--- DIRECTIVE ---
Rewrite the stretch from the line containing "Considering the layout, is" through the line containing "Is [348,288] observed", switching "stone wall" to "brick wall" and leaving everything else unchanged.

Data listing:
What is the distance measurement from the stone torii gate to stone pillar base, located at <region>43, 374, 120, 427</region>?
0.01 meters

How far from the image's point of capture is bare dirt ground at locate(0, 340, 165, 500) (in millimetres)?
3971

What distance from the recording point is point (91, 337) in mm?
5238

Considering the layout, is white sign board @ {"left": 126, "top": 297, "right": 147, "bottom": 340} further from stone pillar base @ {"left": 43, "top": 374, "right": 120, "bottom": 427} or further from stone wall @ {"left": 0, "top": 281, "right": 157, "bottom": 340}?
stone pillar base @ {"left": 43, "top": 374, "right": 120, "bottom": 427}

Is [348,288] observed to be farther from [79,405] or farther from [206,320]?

---

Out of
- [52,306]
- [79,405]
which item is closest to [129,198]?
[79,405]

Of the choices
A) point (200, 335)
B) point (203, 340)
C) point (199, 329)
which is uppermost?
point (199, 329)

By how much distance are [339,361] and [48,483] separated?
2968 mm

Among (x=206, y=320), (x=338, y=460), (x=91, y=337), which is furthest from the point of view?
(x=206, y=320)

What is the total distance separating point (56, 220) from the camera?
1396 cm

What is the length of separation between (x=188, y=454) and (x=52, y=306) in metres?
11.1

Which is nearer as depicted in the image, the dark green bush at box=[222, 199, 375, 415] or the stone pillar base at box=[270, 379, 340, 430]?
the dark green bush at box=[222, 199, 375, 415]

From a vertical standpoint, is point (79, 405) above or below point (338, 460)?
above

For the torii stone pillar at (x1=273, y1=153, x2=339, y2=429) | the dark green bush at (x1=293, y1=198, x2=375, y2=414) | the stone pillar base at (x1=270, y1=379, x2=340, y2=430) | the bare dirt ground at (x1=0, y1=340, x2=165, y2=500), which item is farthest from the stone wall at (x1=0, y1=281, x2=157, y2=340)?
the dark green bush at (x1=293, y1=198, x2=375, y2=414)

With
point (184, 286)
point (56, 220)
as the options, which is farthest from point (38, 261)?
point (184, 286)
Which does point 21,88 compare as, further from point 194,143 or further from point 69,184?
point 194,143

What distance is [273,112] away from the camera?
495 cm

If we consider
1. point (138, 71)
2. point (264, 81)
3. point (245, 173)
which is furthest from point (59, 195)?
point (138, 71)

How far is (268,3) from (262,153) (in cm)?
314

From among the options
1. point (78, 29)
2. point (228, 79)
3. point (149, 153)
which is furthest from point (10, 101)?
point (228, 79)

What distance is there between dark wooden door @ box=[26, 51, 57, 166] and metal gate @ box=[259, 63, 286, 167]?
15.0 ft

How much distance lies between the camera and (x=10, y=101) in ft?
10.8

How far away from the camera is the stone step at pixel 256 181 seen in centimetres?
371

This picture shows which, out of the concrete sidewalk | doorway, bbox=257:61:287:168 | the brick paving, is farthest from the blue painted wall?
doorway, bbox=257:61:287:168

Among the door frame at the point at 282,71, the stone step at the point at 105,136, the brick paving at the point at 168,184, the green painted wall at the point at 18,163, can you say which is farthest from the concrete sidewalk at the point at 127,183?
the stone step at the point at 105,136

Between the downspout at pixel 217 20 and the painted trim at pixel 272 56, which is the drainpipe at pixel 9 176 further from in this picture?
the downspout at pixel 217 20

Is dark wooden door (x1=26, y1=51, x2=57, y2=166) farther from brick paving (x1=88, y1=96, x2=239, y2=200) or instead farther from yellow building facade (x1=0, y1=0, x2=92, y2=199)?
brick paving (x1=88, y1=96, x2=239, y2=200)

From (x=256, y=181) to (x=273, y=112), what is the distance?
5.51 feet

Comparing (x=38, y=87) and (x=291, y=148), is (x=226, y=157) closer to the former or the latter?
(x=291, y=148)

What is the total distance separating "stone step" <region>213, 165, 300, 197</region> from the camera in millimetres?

* * *

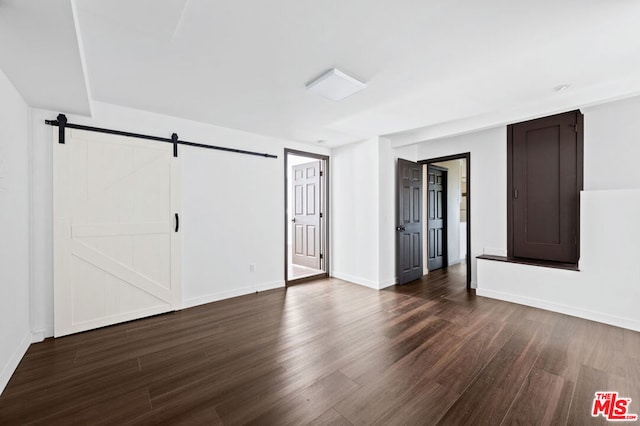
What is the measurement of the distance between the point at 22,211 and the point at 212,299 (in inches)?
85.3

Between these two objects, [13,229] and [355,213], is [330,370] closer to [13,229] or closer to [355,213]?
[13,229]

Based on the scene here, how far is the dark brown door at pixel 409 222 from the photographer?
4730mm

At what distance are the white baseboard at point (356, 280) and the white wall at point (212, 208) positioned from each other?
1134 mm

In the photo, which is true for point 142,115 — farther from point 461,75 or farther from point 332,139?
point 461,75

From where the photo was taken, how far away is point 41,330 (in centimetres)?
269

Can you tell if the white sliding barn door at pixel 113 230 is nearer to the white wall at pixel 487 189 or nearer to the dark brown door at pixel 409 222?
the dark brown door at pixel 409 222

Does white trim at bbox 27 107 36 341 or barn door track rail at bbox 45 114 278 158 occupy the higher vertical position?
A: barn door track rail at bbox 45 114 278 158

--- EXERCISE ANSWER ---
Considering the layout, is white sign board @ {"left": 126, "top": 297, "right": 147, "bottom": 340} further from stone pillar base @ {"left": 43, "top": 374, "right": 120, "bottom": 427} or further from brick wall @ {"left": 0, "top": 281, "right": 157, "bottom": 340}?
stone pillar base @ {"left": 43, "top": 374, "right": 120, "bottom": 427}

Is [348,288] observed to be farther from [79,405] or farther from [206,320]?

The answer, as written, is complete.